* [DOCUMENT PASSAGE]:
----------

Not a week goes by when I hear some story about people displeased with how their own content has been misused. People gripe that entering stuff into Facebook no longer belongs to them. Other people copy-and-paste such stuff into other places. Things go “viral”.
I chuckle at how so many politicians act like we are still in a pre-YouTube era. They say and do stupid things in front of small crowds. Someone inevitably grabs a clip with their phone, posts it to YouTube, and it blazes across the twittersphere. Or someone makes an accusation or promise, and in minutes, a video interview from fifteen years surfaces and gets re-posted to the interwebs.
The truth is, there should be some sense of ownership of our content. If I post something, somewhere, I understand people’s desire to hold onto it and have the last word. Unless you speak it in front of someone else, and they make an independent copy, it makes sense that you should be able to effectively delete your posting. What you said and the repercussions thereof are your own issue to deal with.

----------

* [RECORDS]:
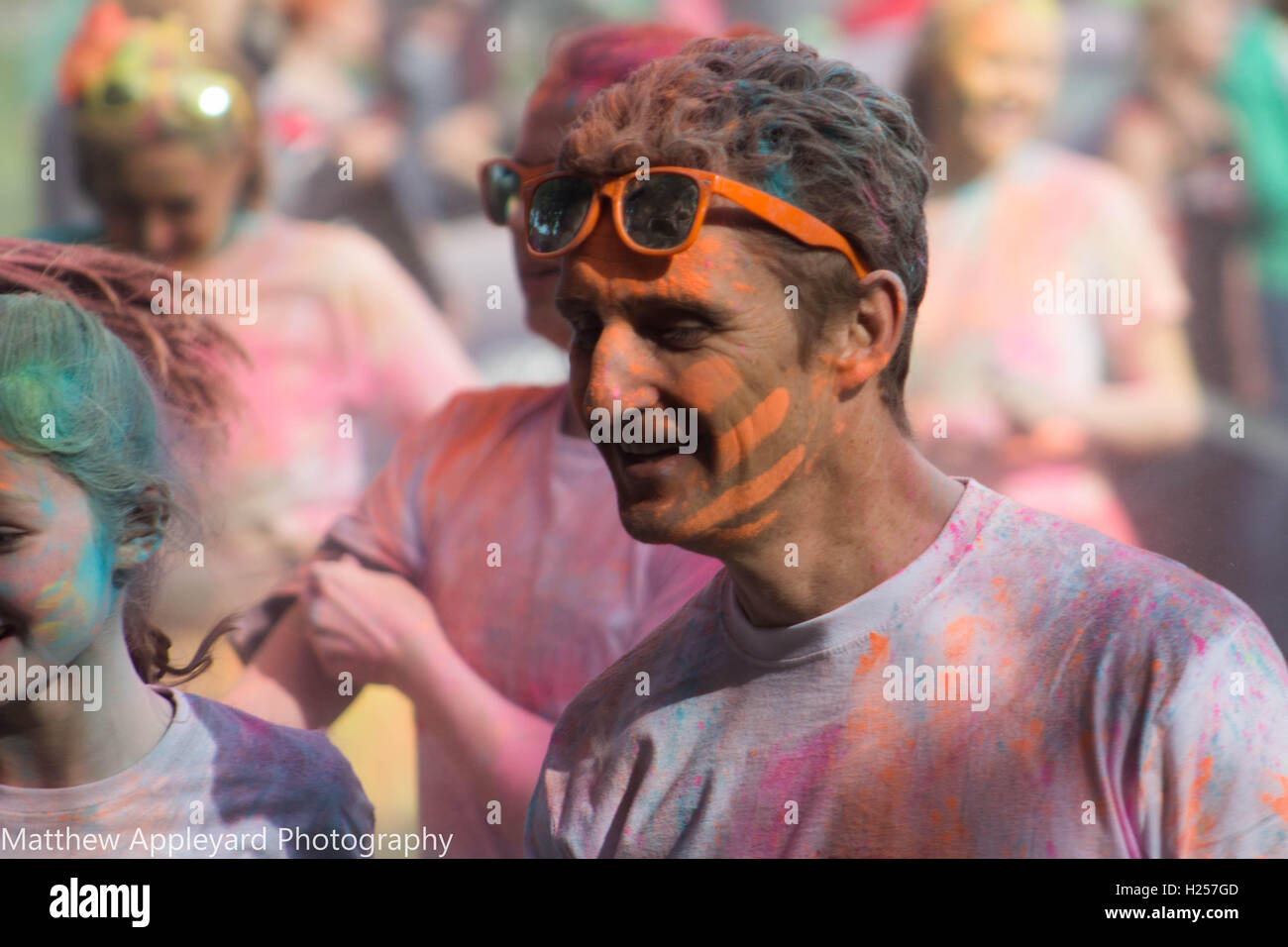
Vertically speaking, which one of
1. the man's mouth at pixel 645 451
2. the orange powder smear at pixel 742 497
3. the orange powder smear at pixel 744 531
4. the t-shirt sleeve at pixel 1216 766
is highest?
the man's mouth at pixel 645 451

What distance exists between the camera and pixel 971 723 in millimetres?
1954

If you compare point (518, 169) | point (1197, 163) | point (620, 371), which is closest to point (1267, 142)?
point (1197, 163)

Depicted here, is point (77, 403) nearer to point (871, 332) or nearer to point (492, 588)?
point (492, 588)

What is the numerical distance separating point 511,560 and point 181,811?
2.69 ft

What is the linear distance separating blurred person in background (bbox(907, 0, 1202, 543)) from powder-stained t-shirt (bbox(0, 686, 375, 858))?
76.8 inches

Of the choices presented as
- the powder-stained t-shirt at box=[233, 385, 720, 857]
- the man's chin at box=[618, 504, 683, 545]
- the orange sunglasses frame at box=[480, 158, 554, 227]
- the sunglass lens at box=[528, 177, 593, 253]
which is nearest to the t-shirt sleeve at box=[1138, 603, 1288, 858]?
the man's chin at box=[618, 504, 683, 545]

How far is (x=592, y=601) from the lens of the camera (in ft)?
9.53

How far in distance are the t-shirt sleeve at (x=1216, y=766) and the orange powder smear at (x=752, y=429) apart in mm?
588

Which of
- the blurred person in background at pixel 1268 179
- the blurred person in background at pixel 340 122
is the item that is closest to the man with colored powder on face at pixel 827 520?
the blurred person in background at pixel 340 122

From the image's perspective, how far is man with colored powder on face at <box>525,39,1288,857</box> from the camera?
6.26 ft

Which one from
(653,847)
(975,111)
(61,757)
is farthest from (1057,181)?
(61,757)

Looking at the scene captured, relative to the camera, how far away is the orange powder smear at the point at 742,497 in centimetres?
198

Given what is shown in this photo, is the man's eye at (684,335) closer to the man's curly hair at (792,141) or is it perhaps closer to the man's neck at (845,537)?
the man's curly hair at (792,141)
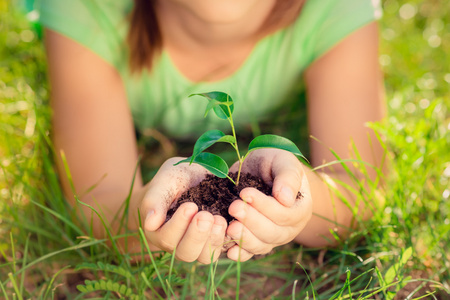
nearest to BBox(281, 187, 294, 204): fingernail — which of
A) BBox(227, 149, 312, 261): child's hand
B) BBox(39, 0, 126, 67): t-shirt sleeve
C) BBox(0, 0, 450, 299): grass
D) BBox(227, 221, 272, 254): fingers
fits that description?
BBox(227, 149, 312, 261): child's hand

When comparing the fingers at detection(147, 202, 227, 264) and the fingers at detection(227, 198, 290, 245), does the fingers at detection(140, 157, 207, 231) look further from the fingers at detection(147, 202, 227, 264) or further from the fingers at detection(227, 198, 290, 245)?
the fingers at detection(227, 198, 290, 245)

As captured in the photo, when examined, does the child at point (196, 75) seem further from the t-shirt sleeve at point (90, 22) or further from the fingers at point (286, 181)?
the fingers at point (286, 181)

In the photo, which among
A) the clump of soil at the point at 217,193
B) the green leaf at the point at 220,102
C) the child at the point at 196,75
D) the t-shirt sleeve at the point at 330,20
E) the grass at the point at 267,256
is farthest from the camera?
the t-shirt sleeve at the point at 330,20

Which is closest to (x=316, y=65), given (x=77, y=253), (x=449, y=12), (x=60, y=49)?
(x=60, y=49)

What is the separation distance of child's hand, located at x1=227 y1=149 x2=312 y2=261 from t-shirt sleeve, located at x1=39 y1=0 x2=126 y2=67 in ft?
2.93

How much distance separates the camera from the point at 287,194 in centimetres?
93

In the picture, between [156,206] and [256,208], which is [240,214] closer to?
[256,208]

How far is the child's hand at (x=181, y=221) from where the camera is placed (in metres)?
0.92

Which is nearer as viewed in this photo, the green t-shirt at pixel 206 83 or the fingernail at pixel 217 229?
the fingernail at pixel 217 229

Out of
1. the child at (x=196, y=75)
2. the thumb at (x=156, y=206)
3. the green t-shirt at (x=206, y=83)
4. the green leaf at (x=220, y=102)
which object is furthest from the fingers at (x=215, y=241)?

----------

* [PROBLEMS AND TASKS]:
a – In the passage on content ownership, what do people gripe about regarding Facebook?
b – Copy the passage on content ownership from "I chuckle at" up to and including "to the interwebs.", swapping "politicians" for "celebrities".
The data has no role in this work.

* [RESPONSES TO THE EXERCISE]:
a – They gripe that stuff they enter into Facebook no longer belongs to them.

b –
I chuckle at how so many celebrities act like we are still in a pre-YouTube era. They say and do stupid things in front of small crowds. Someone inevitably grabs a clip with their phone, posts it to YouTube, and it blazes across the twittersphere. Or someone makes an accusation or promise, and in minutes, a video interview from fifteen years surfaces and gets re-posted to the interwebs.